Entre los hallazgos más relevantes, la Defensoría señaló que un albergue no reúne las condiciones adecuadas para la atención de adolescentes, debido a fallas en el sistema eléctrico, inestabilidad del terreno, hacinamiento en las habitaciones y el incumplimiento de parámetros técnicos establecidos en la Ley 7600.
Según la entidad, estas condiciones representan un riesgo tanto para las personas menores de edad, como para el personal encargado de su cuido.

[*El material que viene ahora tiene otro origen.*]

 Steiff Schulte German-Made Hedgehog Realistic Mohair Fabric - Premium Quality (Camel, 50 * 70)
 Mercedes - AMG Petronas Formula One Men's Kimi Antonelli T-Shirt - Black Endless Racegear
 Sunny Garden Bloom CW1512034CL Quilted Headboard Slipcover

A raíz de estos hallazgos, se determinó la necesidad de reubicar temporalmente a la población del albergue en otro inmueble, mientras se realizan las mejoras necesarias. Posteriormente, se confirmó que el centro fue clausurado y sus ocupantes trasladados.

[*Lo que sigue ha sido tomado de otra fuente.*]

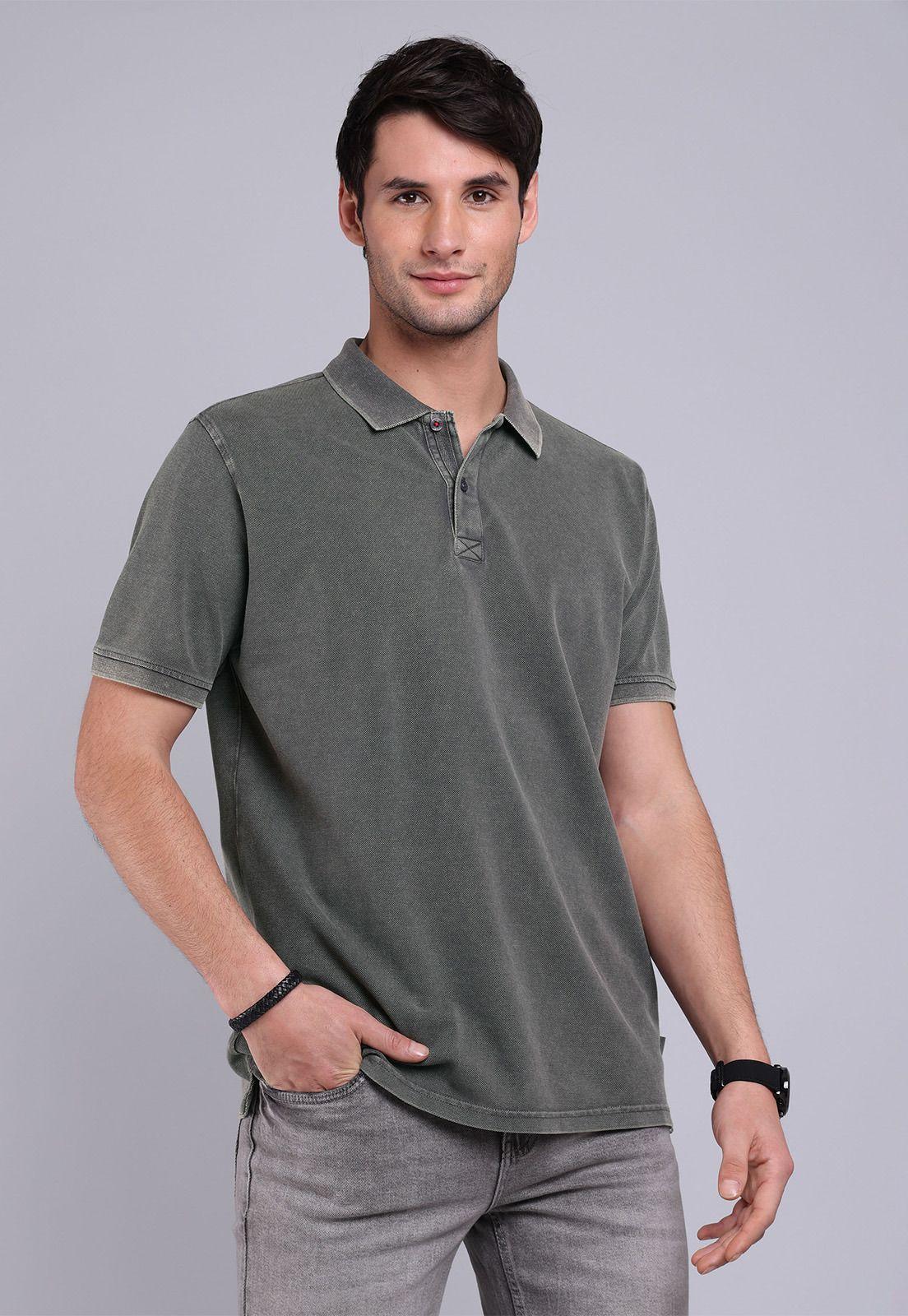 Polera Pique Stone Wash Soviet BVSHK12GR-0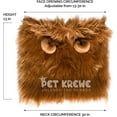 thumbnail image 2 of Pet Krewe Dog Lion Mane Halloween Costume Lion Mane for Large and Small Dogs – Ideal for Halloween, Dog Birthday, Dog Cosplay, Dog Outfits, Pet Clothes, 2 of 8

Además, la institución indicó que en otro albergue de la misma región se realizaron obras menores, como la corrección en la disposición del tablero eléctrico, con el fin de mejorar las condiciones de seguridad.

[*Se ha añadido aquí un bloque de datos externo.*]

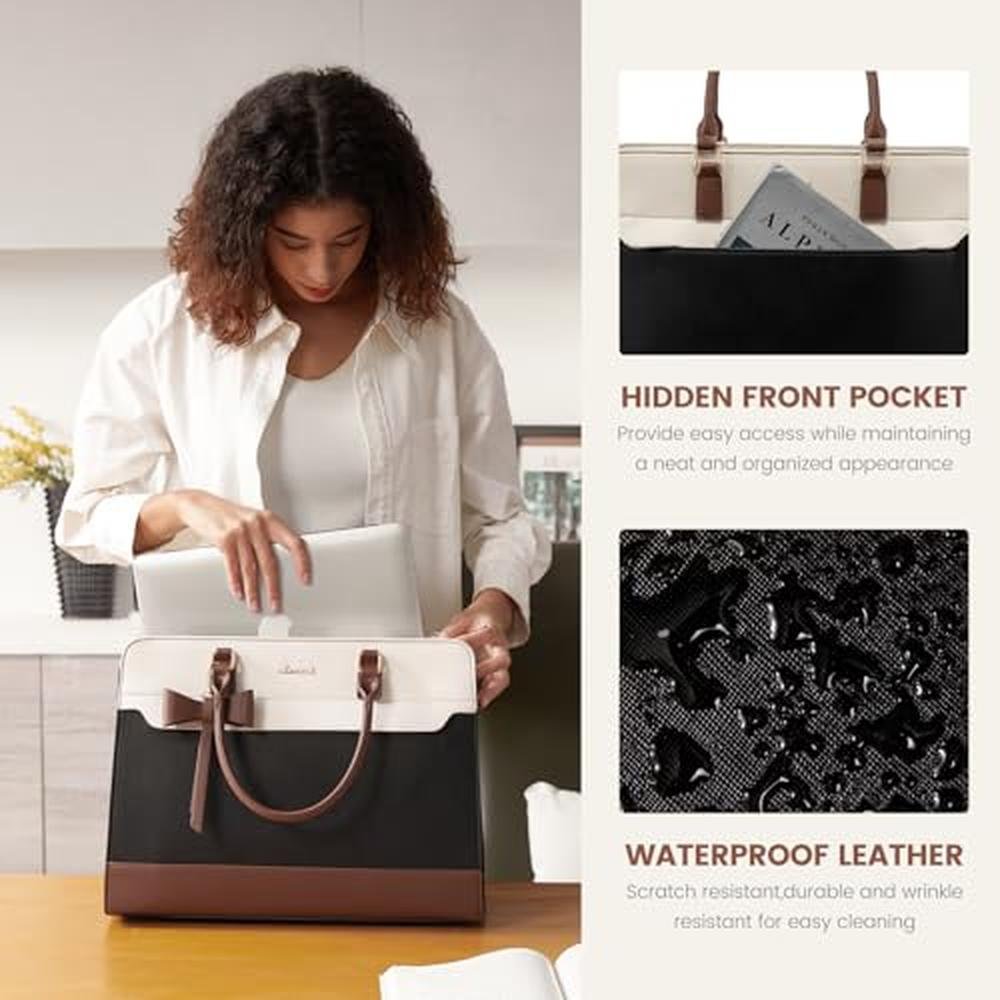Bag Women: LOVEVOOK Laptop Tote Bag Leather Waterproof – Packaging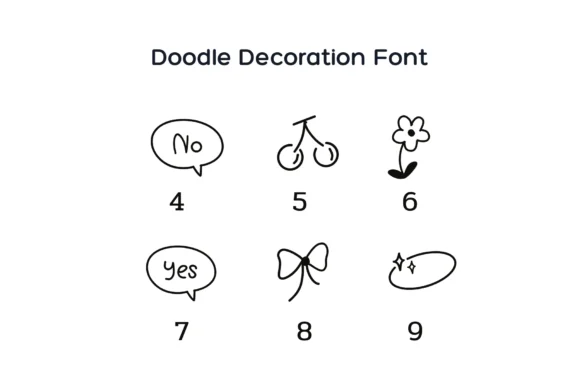 Doodle Decoration by Pui Art — Dingbats Font — thumbnail 8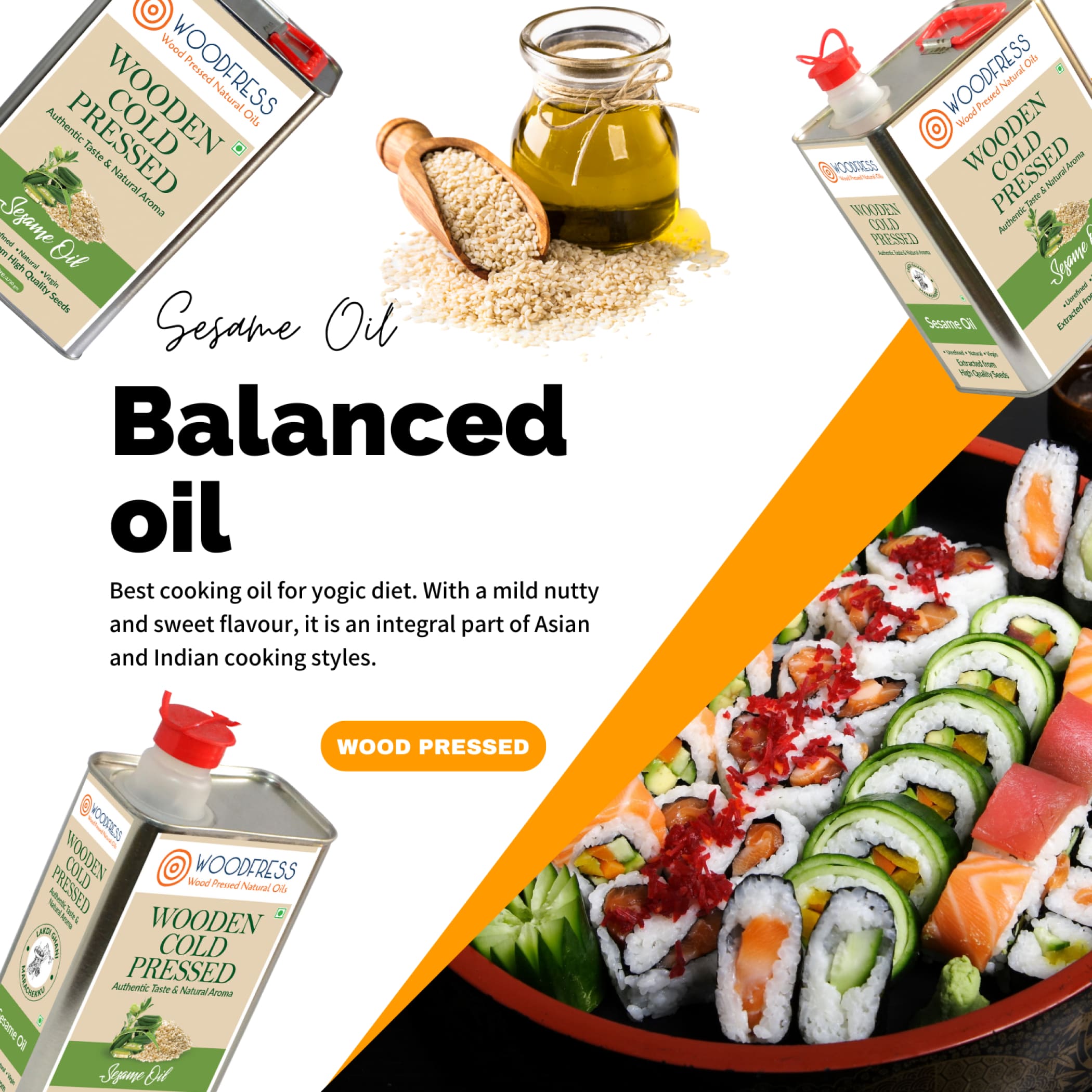 Wood Cold Pressed Sesame Oil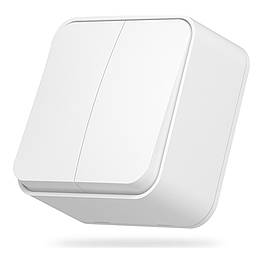 IP20 Вимикач зовнішній двоклавішний білий VIDEX BINERA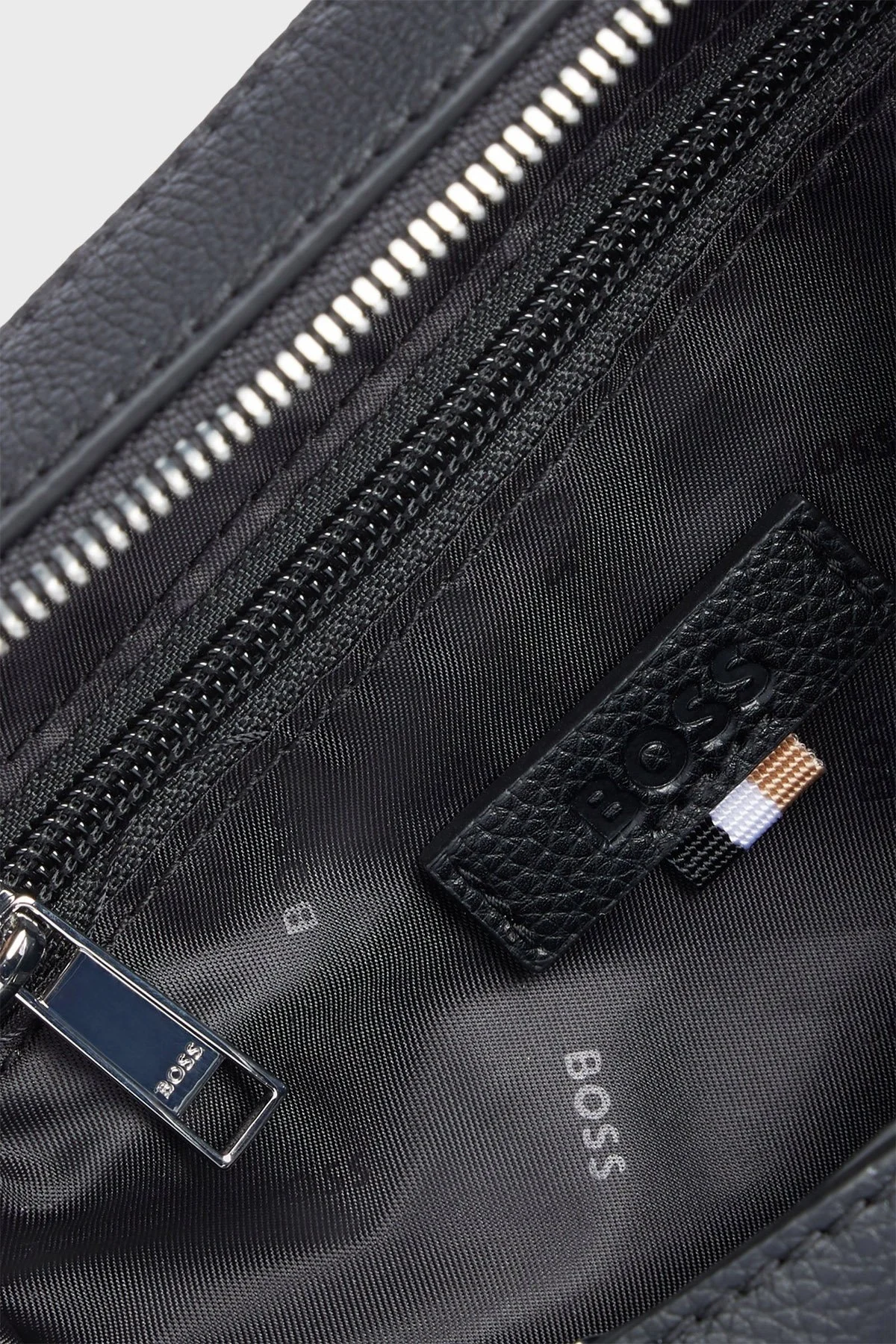 Boss Logolu Ayarlanabilir Omuz Askılı Erkek Çanta 50490856 001 SİYAH - 7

Respecto a lo señalado por la Defensoría el PANI indicó que “con el fin de elevar los estándares de infraestructura y acatar las disposiciones de mejora del Ministerio de Salud, se decidió trasladar temporalmente a la población a un nuevo espacio físico en la zona. Esta decisión busca garantizar que las personas menores de edad habiten en entornos que cumplan con los más altos niveles de calidad".
“El albergue mantiene su funcionamiento habitual, el personal asignado y todos sus protocolos de atención, simplemente bajo un nuevo techo mientras se define la ruta de mejoras permanentes para la sede anterior”, añadieron.
Además, indicaron que están elaborando, en tiempo y forma, el informe para la Defensoría.
Inspecciones forma parte de plan
Las inspecciones forman parte de un plan que incluye visitas a centros ubicados en Liberia, Guácimo, Desamparados, Puriscal y Heredia, con el objetivo de verificar el cumplimiento de los derechos de las personas menores de edad y las condiciones en que laboran los funcionarios.
Tras cada evaluación, la institución gestiona ante el PANI la implementación de medidas correctivas y da seguimiento a su cumplimiento.
Durante las diligencias, también se realizaron entrevistas al personal mediante instrumentos de verificación para evaluar aspectos como atención profesional, alimentación, educación, higiene, recreación y espacios de descanso para las personas menores de edad.
La Defensoría enfatizó la importancia de garantizar condiciones adecuadas en estos centros, al tratarse de espacios destinados a la protección de población en situación de vulnerabilidad.